• **Exercise**:
Reproduce the passage below on REO property and tax reporting word for word, in full.

• **Excerpted text**:
################
The net monthly rental income, if any, from such REO Property shall
be deposited in the Certificate Account no later than the close of
business on each Determination Date. The Servicer shall perform the
tax reporting and withholding required by Sections 1445 and 6050J of
the Code with respect to foreclosures and abandonments, the tax
reporting required by Section 6050H of the Code with respect to the
receipt of mortgage interest from individuals and any tax reporting
required by Section 6050P of the Code with respect to the
cancellation of indebtedness by certain financial entities, by
preparing such tax and information returns as may be required, in
the form required, and delivering the same to the Purchaser, or its
designee, for filing.

In the event that the Purchaser, or its designee, acquires any
Mortgaged Property as aforesaid or otherwise in connection with a
default or imminent default on a Mortgage Loan, the Servicer shall
dispose of such Mortgaged Property as soon as practicable in a
manner that maximizes the Liquidation Proceeds thereof, but in no
event later than three years after its acquisition by the Purchaser,
or its designee. In that event, the Purchaser, or its designee,
shall have been supplied with an Opinion of Counsel to the effect
that the holding by the Purchaser, or its designee, of such
Mortgaged Property subsequent to a three-year period, if applicable,
will not result in the imposition of taxes on "prohibited
transactions" of any REMIC as defined in section 860F of the Code or
cause any REMIC to fail to qualify as a REMIC at any time, the
Purchaser, or its designee, may continue to hold such Mortgaged
Property (subject to any conditions contained in such Opinion of
Counsel) after the expiration of such three-year period.
################
• **Provided material**:
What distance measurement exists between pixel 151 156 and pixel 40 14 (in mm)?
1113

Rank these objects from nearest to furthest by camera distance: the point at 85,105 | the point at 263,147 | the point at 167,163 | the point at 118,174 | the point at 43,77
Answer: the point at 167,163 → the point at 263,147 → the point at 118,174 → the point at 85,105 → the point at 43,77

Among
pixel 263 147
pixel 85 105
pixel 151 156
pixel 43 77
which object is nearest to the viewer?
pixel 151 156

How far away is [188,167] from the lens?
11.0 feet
################
• **Result for this task**:
The net monthly rental income, if any, from such REO Property shall
be deposited in the Certificate Account no later than the close of
business on each Determination Date. The Servicer shall perform the
tax reporting and withholding required by Sections 1445 and 6050J of
the Code with respect to foreclosures and abandonments, the tax
reporting required by Section 6050H of the Code with respect to the
receipt of mortgage interest from individuals and any tax reporting
required by Section 6050P of the Code with respect to the
cancellation of indebtedness by certain financial entities, by
preparing such tax and information returns as may be required, in
the form required, and delivering the same to the Purchaser, or its
designee, for filing.

In the event that the Purchaser, or its designee, acquires any
Mortgaged Property as aforesaid or otherwise in connection with a
default or imminent default on a Mortgage Loan, the Servicer shall
dispose of such Mortgaged Property as soon as practicable in a
manner that maximizes the Liquidation Proceeds thereof, but in no
event later than three years after its acquisition by the Purchaser,
or its designee. In that event, the Purchaser, or its designee,
shall have been supplied with an Opinion of Counsel to the effect
that the holding by the Purchaser, or its designee, of such
Mortgaged Property subsequent to a three-year period, if applicable,
will not result in the imposition of taxes on "prohibited
transactions" of any REMIC as defined in section 860F of the Code or
cause any REMIC to fail to qualify as a REMIC at any time, the
Purchaser, or its designee, may continue to hold such Mortgaged
Property (subject to any conditions contained in such Opinion of
Counsel) after the expiration of such three-year period.